What is causing the error in my multimodal query engine...

At a glance

what am i doing wrong here?
ERROR: ValueError: "MultimodalQueryEngine" object has no field "multi_modal_llm"

10 comments

Plain Text

# Initialize the multimodal query engines
query_engine = MultimodalQueryEngine(
    retriever=index.as_retriever(similarity_top_k=3),
    multi_modal_llm=azure_openai_mm_llm,  # Use Azure GPT-4V for multimodal understanding
)

base_query_engine = MultimodalQueryEngine(
    retriever=baseline_index.as_retriever(similarity_top_k=3),
    multi_modal_llm=azure_openai_mm_llm,  # Use Azure GPT-4V for multimodal understanding
)

# Example usage: Try a query with text and image understanding
response = query_engine.custom_query("Describe the content and key insights from the provided slides.")
print(str(response))

ffarzzy528

Plain Text

class MultimodalQueryEngine(CustomQueryEngine):
    """Custom multimodal Query Engine."""

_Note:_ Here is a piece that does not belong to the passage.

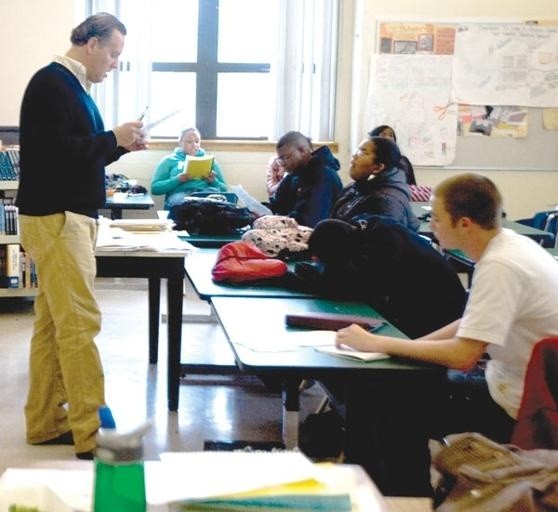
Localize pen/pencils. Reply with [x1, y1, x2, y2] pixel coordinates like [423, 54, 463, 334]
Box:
[139, 105, 150, 121]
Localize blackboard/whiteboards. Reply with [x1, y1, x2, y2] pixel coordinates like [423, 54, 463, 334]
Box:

    def __init__(self, retriever, multi_modal_llm, qa_prompt=None):
        super().__init__(retriever=retriever, qa_prompt=qa_prompt or QA_PROMPT)
        # Explicitly define multi_modal_llm as a class attribute
        self.multi_modal_llm = multi_modal_llm

    def custom_query(self, query_str: str):
        # Retrieve text nodes
        nodes = self.retriever.retrieve(query_str)
        # Create ImageNode items from text nodes
        image_nodes = [
            NodeWithScore(node=ImageNode(image_path=n.metadata["image_path"]))
            for n in nodes
        ]

        # Create context string from text nodes
        context_str = "\n\n".join(
            [n.node.get_content(metadata_mode=MetadataMode.LLM) for n in nodes]
        )
        fmt_prompt = self.qa_prompt.format(context_str=context_str, query_str=query_str)

        # Synthesize an answer using AzureOpenAIMultiModal for image and text understanding
        llm_response = self.multi_modal_llm.complete(
            prompt=fmt_prompt,
            image_documents=[image_node.node for image_node in image_nodes],
        )
        return Response(
            response=str(llm_response),
            source_nodes=nodes,
            metadata={"text_nodes": nodes, "image_nodes": image_nodes},
        )

LLogan M

Not immediately clear what the issue is

If you are in a notebook, try fully rerunning it?

Maybe claude can spot the issue before I can lol

ffarzzy528

claude got it, I'm just dumb

ffarzzy528

#StillTheGoat

ffarzzy528

@Logan M qq - in this code sample, how does the multimodal LLM see the image for grounding if its just locally stored:

https://github.com/run-llama/llama_parse/blob/62cf12d6ebae4742204f28dba4809b93011914b1/examples/multimodal/multimodal_contextual_retrieval_rag.ipynb#L815

LLogan M

It loads the image from the image path 👍 sends the bytes to openai

ffarzzy528

brilliant, do you know if Arize Phoenix AI supports viewing the images if they are just local with llamatrace?